Pet Cloning Is In The Business Of Resurrection
 
Dogs and cats don't live forever. In my recent post, "Deaths Of Our Internet Pets Affects Millions," I talk about the brevity of life when it comes to our dogs and cats. With the average age of our pets not exceeding 16 years, we may face the death of our dogs and cats several times during our lifetimes.

 

Today, we talk about extending the life of our pets, through cloning. While this procedure doesn't bring back the original pet, it does come fairly close to the physical make-up of our dogs and cats. Over the last few decades, the science of cloning has progressed, and today I researched some of its highlights.

History of Cloning Animals

Dolly, the well-publicized sheep was the first mammal to be cloned. In 1996, she was the first example of the successful cloning of an animal from an adult cell. Scientists conducted a nuclear transfer where the embryo of Dolly was implanted into a surrogate ewe.

After Dolly, it took another decade before a dog was successfully cloned. Snuppy, an Afghan was the first cloned dog. He was born in 2005 in South Korea at Seoul National University.

Since then, there have been approximately 600 dogs cloned, and in 2016, the first dog cloned on American soil was a Jack Russell Terrier named Nubia.  

Barbra Streisand cloned her dog, Coton du Tulear in 2017 to produce two pups, Miss Violet and Miss Scarlet, who often appear on her Instagram page.

Streisand is not the only celebrity to have their dogs cloned. Barry Diller and Diane von Furstenberg also cloned their Jack Russell Terrier several years ago.

The Price Tag

The Sooam Biotech Research Foundation in South Korea charged approximately $100,00 for a dog in 2015. Since then, ViaGen has cut that price in half to $500,000 for a dog and $25,000  for a cat.

ViaGen also offers genetic preservation for $1,600, which will store a pet’s genetic information, so pet owners can decide on cloning at a future date.

Who Cloning Works

The harvesting of cells from a dog or cat can be done during a pet's life or after it has died [as long as the cells collected were within five days or less.]

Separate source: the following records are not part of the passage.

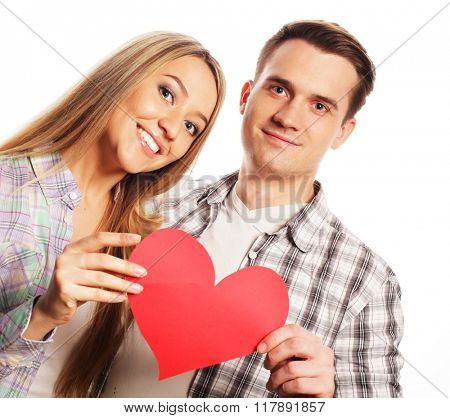 Happy couple in love holding red heart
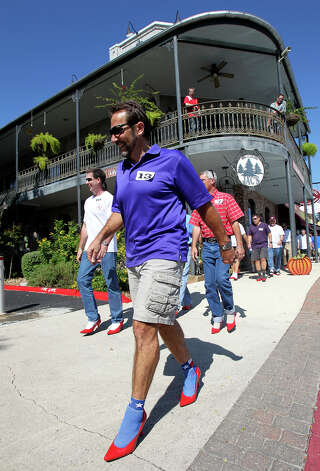 "Men of Kendall County participate in ""Walk a Mile in Her Shoes"" to benefit the Kendall County Women's Shelter in downtown Boerne on October 3, 2012. Photo: Tom Reel, San Antonio Express-News / ©2012 San Antono Express-News"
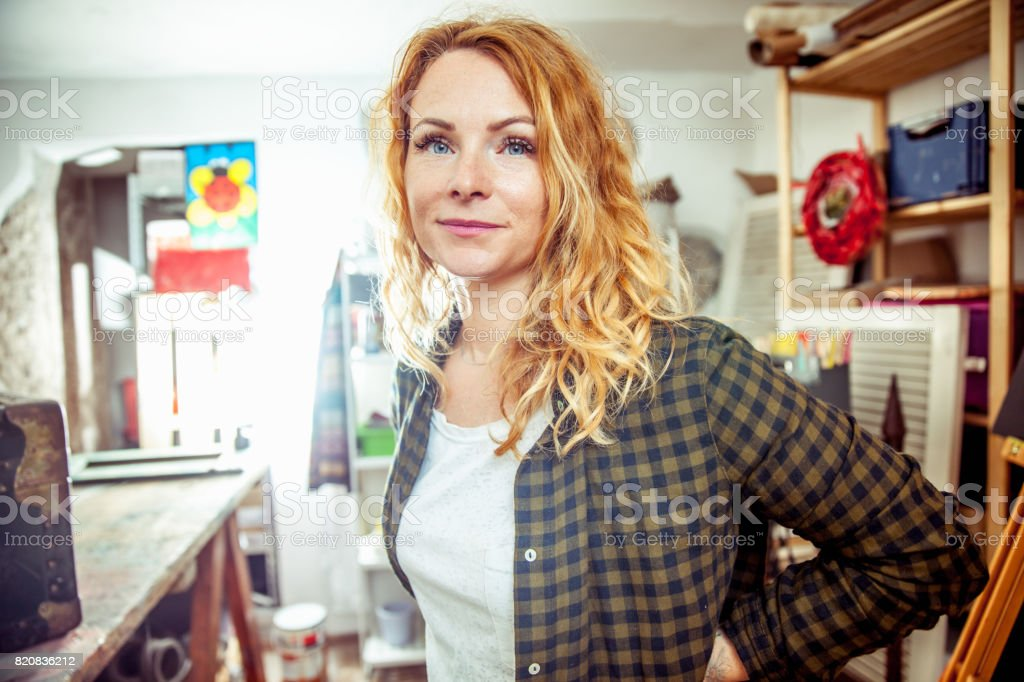 Portrait of Young Beautiful Woman in Workshop stock photo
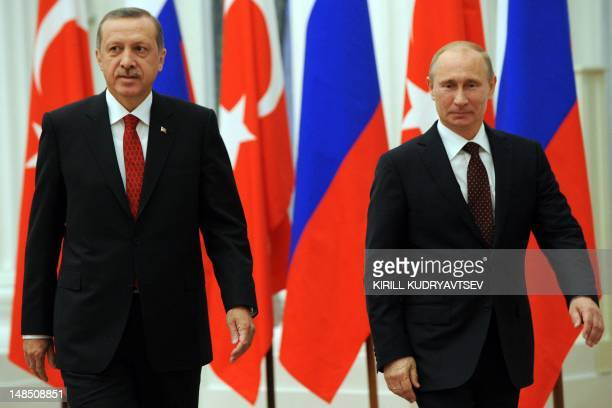 Russian President Vladimir Putin and Turkish Prime Minister Recep Tayyip Erdogan attend on a press conference after their meeting to discuss...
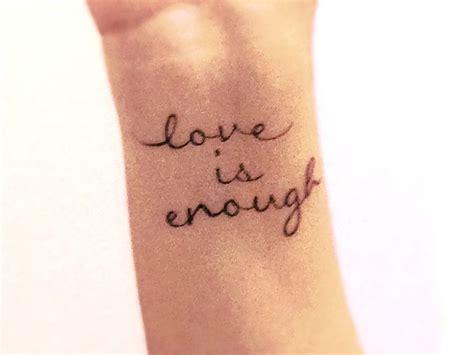 tattoo font on wrist quot love is enough quot script font wrist tattoo tattoos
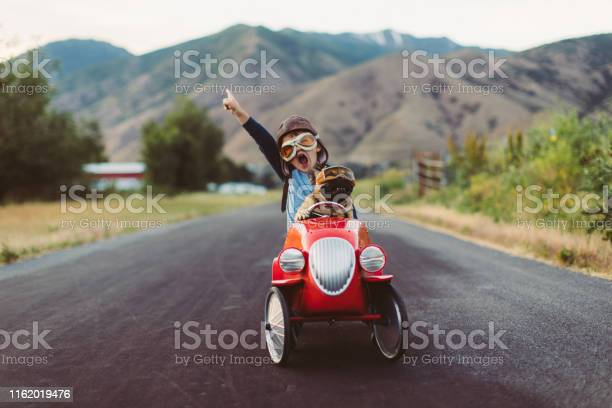 Photo of Boy and Dog in Toy Racing Car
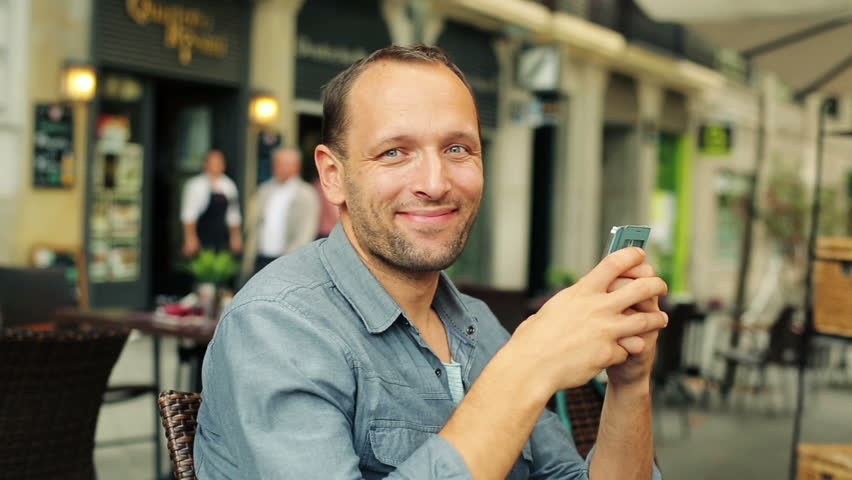 Happy young man with smartphone in the city  | Shutterstock HD Video #7845742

A veterinarian performs skin punch biopsy on a pet’s abdomen, and sends the genetic material to the lab performing the cloning to start the process. Lab techs then remove the nucleus from the eggs harvested from the donor pets (oocyctes). They then insert a skin cell from the dog to be cloned. The embryo is then given an electric shock to start the embryo’s dividing process.are implanted via invasive surgery into surrogate dogs. If all goes to plan, a genetic twin of the pet dog is born.

These modified embryos are implanted via an invasive surgery into surrogate dogs. If all goes to plan, a genetic twin of the pet dog is born.

 

Send in the Clones

While the genes may be identical, there are often variations. Alan Beck, director of the Center for the Human-Animal Bond at Purdue University’s College of Veterinary Medicine notes that the resulting animal will exhibit a different personality from the original pet.

“They have different personalities,” Streisand told Variety, regarding her cloned dogs. “I’m waiting for them to get older so I can see if they have her [the original pet's] brown eyes and seriousness.”